» **Work required**: In the data below, find every line with the word "Zealand" and copy it out.
--- Supplied information ---
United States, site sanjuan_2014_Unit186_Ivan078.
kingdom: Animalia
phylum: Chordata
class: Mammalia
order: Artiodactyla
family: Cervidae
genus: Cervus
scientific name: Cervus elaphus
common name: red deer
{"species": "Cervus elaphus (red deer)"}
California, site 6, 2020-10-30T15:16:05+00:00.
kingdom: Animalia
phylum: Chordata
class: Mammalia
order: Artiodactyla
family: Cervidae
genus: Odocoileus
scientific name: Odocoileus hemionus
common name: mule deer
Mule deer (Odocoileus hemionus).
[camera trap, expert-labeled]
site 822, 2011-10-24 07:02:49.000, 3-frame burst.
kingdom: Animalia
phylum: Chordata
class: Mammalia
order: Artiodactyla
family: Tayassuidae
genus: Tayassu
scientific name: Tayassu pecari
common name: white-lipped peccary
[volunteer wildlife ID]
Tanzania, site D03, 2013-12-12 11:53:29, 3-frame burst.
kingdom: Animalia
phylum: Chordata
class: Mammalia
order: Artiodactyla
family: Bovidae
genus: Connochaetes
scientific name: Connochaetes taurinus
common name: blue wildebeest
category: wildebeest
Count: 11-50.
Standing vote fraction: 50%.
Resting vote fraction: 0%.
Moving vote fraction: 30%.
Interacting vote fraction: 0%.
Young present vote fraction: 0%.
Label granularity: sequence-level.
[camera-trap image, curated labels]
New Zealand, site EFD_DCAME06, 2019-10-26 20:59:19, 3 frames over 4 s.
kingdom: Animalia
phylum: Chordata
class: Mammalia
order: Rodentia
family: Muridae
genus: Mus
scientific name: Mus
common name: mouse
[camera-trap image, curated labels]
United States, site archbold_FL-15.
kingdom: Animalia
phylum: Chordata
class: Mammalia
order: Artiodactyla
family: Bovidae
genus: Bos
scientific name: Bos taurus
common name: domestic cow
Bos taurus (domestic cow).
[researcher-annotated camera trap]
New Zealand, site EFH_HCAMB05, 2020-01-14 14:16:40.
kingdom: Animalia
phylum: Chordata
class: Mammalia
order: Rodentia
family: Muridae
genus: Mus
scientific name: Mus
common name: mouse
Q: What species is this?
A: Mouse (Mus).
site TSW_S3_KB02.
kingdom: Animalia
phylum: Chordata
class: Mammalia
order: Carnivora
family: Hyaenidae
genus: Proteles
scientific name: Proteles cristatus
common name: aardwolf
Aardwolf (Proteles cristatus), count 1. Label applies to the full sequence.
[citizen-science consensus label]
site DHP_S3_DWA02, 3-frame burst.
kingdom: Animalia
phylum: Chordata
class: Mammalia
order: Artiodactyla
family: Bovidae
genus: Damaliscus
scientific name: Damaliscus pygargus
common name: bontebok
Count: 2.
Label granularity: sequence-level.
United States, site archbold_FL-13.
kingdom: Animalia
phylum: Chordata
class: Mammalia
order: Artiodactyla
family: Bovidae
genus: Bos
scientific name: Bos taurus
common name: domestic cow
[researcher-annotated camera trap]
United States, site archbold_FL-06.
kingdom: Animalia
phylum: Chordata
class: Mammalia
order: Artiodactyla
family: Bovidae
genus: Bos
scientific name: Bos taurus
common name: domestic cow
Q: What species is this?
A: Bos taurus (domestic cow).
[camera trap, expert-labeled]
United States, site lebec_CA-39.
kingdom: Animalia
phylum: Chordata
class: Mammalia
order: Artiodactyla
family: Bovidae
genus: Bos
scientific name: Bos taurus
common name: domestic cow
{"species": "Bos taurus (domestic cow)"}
---
» **Worked solution**:
New Zealand, site EFD_DCAME06, 2019-10-26 20:59:19, 3 frames over 4 s.
New Zealand, site EFH_HCAMB05, 2020-01-14 14:16:40.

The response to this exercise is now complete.